▸ Assignment: Render the records as a Markdown table with the columns "No." and "Text", giving each line a row number and skipping any blank lines. Leave the pictures out.

▸ Data shown:
--

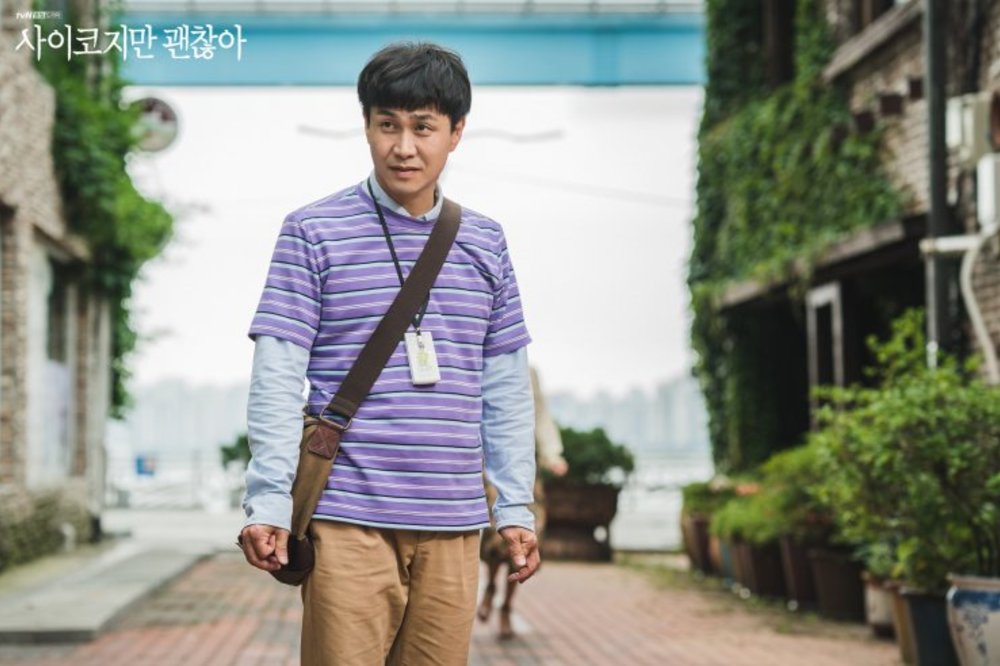 It's okay to not be okay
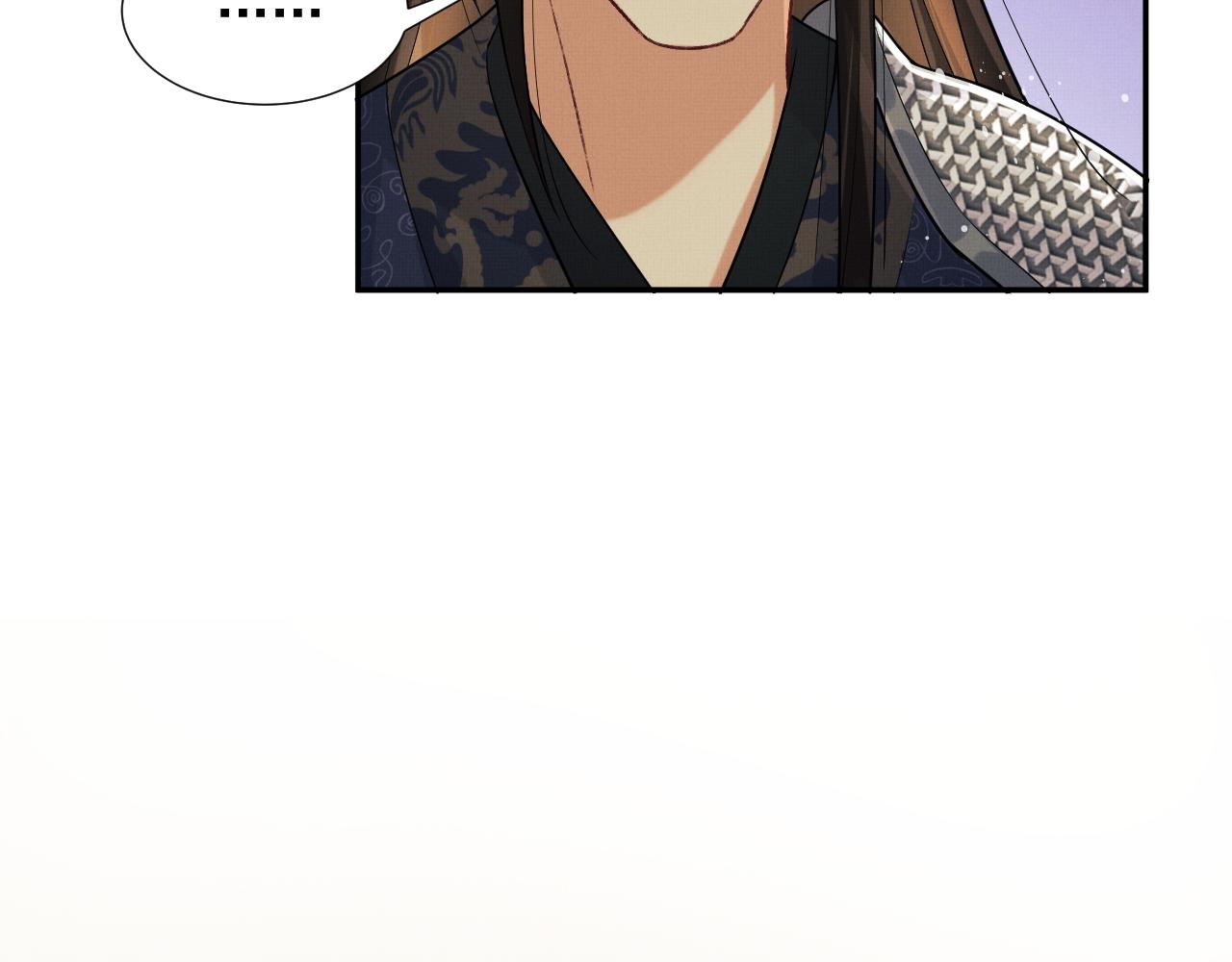 妻为上韩漫全集-第64话 景韶震怒吓到君清？无删减无遮挡章节图片 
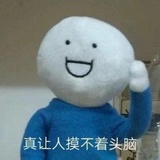 天亮回家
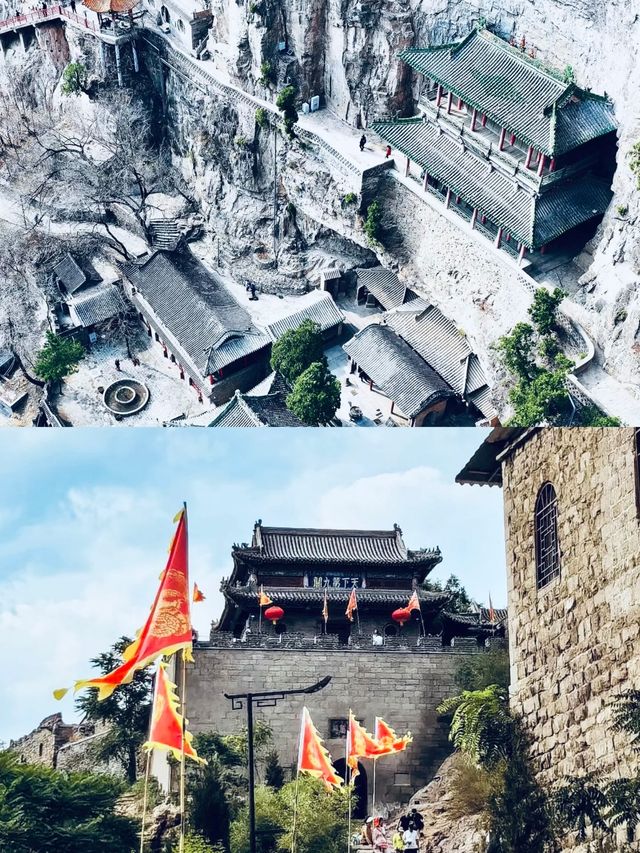 北方山城「陽泉」，收好這條寶藏地攻略！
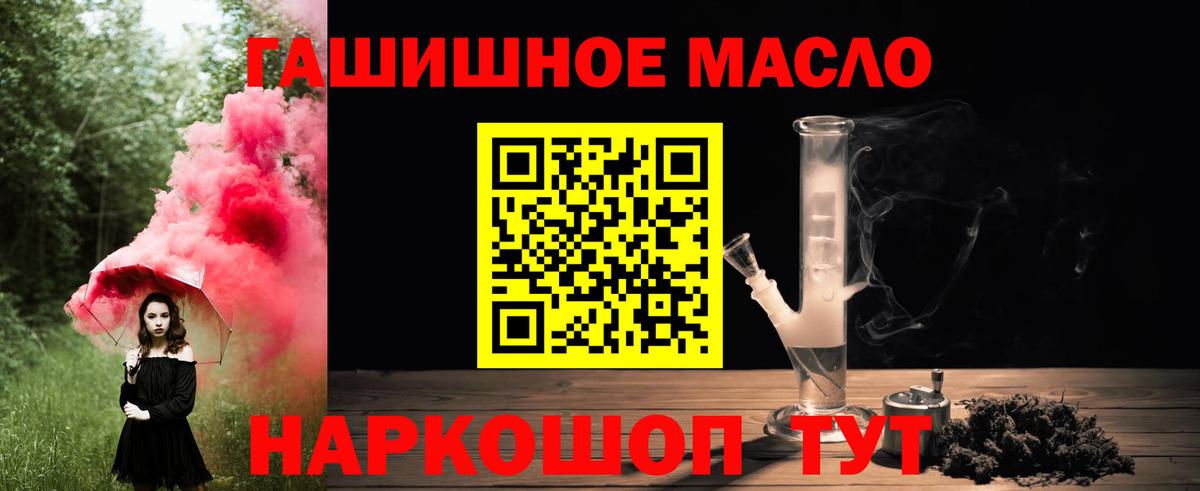Дистиллят ТГК гашишное масло Учалы
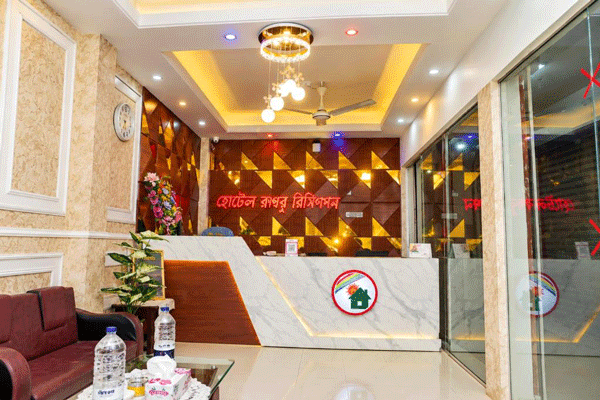 খুলনার সেরা আবাসিক হোটেল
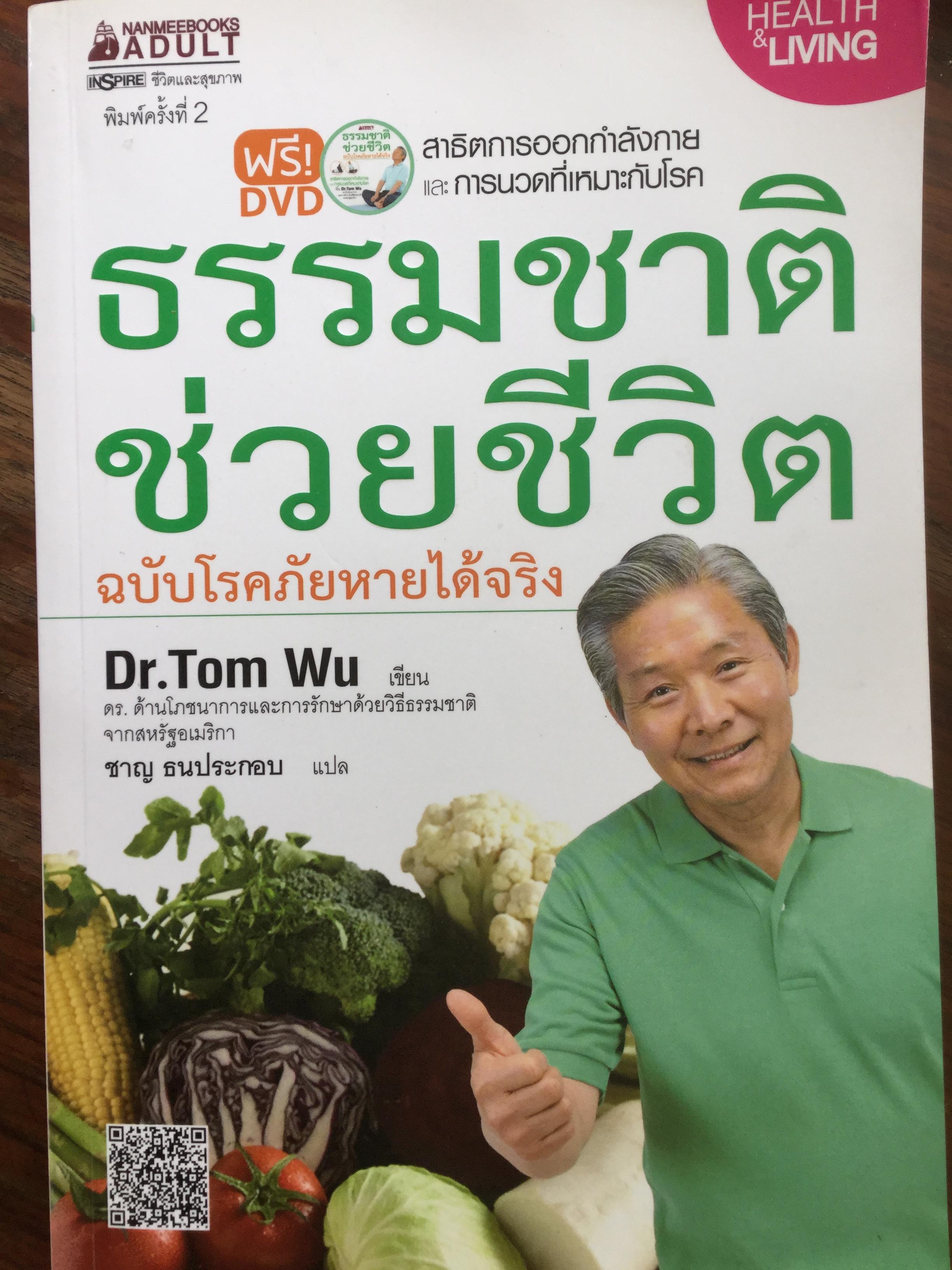 ธรรมชาติช่วยชีวิต ฉบับโรคภัยหายได้จริง. ผู้เขียน Dr. Tom Wu ดร.ด้านโภชนาการและการรักษาด้วยวิธีธรรมชาติ ผู้แปล ชาญ ธนประกอบ 1,500 กรัม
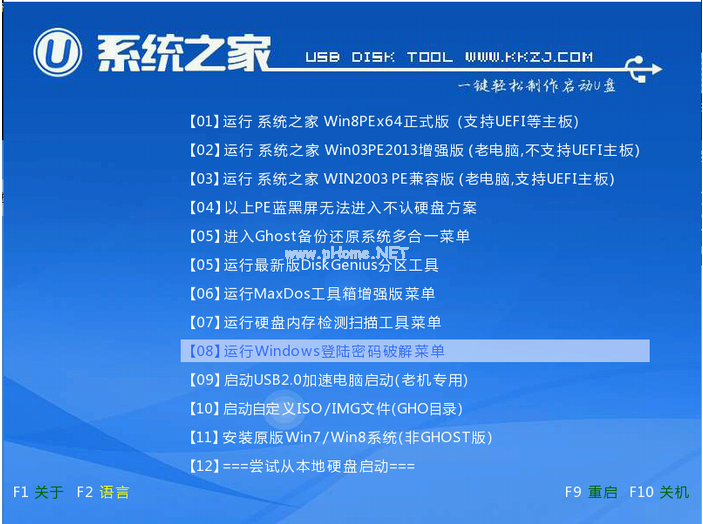 如何做win7U盘启动制作工具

--

▸ Result of the exercise:
| No. | Text |
|---|---|
| 1 |  It's okay to not be okay |
| 2 |  妻为上韩漫全集-第64话 景韶震怒吓到君清？无删减无遮挡章节图片  |
| 3 |  天亮回家 |
| 4 |  北方山城「陽泉」，收好這條寶藏地攻略！ |
| 5 | Дистиллят ТГК гашишное масло Учалы |
| 6 |  খুলনার সেরা আবাসিক হোটেল |
| 7 |  ธรรมชาติช่วยชีวิต ฉบับโรคภัยหายได้จริง. ผู้เขียน Dr. Tom Wu ดร.ด้านโภชนาการและการรักษาด้วยวิธีธรรมชาติ ผู้แปล ชาญ ธนประกอบ 1,500 กรัม |
| 8 |  如何做win7U盘启动制作工具 |